• **Your instructions**
Rewrite the material from the line that has "How far from (956,156)" through the line that has "5602 millimetres", changing "closest" to "nearest" and leaving everything else as it is.

• **Materials provided**
-- begin --
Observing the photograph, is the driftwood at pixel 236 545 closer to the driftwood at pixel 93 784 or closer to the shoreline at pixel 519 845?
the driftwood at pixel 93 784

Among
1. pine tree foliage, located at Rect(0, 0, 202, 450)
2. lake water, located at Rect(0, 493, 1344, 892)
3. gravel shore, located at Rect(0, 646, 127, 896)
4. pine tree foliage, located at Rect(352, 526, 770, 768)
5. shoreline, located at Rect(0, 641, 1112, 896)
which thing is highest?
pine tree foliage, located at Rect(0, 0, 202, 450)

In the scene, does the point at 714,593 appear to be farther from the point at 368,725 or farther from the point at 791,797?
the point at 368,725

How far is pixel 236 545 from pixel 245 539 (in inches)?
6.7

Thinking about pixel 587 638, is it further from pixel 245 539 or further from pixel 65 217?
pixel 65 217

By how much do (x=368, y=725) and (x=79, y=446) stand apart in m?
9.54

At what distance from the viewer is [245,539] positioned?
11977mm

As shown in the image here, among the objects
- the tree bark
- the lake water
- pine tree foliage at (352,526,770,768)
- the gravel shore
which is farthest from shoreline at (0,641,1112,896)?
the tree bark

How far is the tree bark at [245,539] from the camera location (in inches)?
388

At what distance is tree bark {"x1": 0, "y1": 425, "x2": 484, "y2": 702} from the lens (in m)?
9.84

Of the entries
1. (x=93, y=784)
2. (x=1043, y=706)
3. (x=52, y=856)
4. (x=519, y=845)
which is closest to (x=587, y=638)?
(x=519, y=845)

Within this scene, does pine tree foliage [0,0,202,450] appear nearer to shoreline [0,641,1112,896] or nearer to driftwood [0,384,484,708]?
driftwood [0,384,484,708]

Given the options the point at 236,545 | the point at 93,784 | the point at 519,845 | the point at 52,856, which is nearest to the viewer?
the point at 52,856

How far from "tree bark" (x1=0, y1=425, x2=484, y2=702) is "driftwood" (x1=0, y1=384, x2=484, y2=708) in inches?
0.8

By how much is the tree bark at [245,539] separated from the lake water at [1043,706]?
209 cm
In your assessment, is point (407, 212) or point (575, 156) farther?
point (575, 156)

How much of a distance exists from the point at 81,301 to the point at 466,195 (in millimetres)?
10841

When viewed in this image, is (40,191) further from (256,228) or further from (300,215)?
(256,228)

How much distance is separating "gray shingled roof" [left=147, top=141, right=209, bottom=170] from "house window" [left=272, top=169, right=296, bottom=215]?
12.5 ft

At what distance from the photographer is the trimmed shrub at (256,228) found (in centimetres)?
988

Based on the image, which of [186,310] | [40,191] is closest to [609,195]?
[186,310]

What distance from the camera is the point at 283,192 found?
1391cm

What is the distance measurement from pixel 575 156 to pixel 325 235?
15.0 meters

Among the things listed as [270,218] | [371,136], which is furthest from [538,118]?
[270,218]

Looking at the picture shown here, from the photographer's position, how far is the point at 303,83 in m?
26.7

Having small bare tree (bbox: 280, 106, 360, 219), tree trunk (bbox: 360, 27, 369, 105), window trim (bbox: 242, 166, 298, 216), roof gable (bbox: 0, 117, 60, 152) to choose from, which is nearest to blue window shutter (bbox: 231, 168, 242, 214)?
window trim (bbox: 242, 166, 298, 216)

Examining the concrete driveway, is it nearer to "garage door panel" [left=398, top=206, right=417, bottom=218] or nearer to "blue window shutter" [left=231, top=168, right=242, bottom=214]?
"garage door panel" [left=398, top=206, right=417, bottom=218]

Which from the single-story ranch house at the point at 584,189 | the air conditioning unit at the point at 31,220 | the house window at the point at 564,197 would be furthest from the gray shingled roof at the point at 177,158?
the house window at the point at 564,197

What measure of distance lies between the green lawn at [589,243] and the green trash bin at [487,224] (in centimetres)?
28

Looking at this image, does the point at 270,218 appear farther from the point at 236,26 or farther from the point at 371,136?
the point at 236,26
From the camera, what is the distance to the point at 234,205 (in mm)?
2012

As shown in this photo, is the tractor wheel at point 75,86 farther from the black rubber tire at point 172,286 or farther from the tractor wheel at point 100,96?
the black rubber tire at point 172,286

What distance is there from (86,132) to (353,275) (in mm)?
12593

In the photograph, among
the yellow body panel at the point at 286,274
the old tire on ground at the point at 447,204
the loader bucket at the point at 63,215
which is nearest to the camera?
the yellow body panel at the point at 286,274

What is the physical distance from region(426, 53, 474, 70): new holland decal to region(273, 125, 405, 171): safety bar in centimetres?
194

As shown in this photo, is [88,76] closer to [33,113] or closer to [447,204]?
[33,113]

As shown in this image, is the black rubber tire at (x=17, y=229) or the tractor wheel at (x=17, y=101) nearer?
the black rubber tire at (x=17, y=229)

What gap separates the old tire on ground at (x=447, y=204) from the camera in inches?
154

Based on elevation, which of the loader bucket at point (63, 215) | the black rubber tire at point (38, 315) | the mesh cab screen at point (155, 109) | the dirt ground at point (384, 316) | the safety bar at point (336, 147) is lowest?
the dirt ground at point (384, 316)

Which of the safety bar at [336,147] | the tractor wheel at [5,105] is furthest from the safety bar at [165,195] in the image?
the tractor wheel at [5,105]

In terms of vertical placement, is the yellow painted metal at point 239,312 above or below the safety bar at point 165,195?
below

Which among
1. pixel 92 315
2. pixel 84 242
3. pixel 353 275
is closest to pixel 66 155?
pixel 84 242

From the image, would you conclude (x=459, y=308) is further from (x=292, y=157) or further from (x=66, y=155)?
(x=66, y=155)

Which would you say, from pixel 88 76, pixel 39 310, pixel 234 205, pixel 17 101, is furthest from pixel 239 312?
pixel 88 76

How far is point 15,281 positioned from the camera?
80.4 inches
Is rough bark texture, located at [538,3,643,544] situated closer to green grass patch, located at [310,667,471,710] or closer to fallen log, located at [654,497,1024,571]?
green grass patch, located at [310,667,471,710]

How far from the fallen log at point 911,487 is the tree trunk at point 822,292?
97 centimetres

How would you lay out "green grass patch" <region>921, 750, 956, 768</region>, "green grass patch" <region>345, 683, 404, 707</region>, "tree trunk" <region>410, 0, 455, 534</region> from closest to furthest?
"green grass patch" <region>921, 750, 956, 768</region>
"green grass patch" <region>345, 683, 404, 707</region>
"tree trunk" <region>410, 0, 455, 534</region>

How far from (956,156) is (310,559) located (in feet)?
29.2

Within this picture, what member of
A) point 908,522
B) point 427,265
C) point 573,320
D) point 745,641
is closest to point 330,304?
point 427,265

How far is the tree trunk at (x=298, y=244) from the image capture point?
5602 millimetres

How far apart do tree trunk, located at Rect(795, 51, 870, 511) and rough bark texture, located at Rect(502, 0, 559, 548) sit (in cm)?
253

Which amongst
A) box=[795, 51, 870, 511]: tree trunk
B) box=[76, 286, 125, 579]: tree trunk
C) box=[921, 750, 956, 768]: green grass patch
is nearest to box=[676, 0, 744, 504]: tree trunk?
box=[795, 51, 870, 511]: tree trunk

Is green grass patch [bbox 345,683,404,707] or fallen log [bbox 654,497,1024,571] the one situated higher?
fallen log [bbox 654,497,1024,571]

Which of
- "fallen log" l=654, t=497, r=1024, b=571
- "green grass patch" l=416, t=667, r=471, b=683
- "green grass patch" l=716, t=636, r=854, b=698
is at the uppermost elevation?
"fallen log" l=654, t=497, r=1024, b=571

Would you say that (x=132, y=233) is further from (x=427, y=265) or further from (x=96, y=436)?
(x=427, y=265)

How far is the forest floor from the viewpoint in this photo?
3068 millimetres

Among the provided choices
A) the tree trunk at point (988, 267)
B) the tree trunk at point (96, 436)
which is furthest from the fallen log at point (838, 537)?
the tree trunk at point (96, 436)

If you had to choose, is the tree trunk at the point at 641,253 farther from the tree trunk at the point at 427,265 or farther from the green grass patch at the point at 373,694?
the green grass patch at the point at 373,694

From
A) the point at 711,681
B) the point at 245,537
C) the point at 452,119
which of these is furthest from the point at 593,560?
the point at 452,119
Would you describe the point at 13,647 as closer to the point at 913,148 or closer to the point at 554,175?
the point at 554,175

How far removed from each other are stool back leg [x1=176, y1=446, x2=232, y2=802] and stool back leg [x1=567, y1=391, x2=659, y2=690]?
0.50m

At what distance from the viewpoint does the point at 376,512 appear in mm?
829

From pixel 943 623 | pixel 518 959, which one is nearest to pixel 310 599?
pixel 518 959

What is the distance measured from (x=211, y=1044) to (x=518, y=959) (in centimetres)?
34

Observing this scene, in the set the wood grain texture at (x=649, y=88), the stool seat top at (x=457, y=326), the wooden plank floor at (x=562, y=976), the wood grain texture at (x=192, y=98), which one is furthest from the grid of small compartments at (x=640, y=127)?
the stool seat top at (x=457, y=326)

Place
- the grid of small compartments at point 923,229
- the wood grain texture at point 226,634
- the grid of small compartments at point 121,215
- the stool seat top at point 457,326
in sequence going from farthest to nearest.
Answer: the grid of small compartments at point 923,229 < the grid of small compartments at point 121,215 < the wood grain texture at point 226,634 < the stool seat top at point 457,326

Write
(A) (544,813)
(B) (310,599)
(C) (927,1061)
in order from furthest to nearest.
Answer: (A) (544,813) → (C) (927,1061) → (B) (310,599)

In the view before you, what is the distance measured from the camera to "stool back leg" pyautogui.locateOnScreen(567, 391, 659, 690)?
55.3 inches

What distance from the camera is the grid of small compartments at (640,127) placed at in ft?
-- end --
• **Answer to the exercise**
How far from (956,156) is (310,559) located (in feet)?
29.2

Within this picture, what member of
A) point 908,522
B) point 427,265
C) point 573,320
D) point 745,641
is nearest to point 330,304?
point 427,265

How far is the tree trunk at (x=298, y=244) from the image capture point?
5602 millimetres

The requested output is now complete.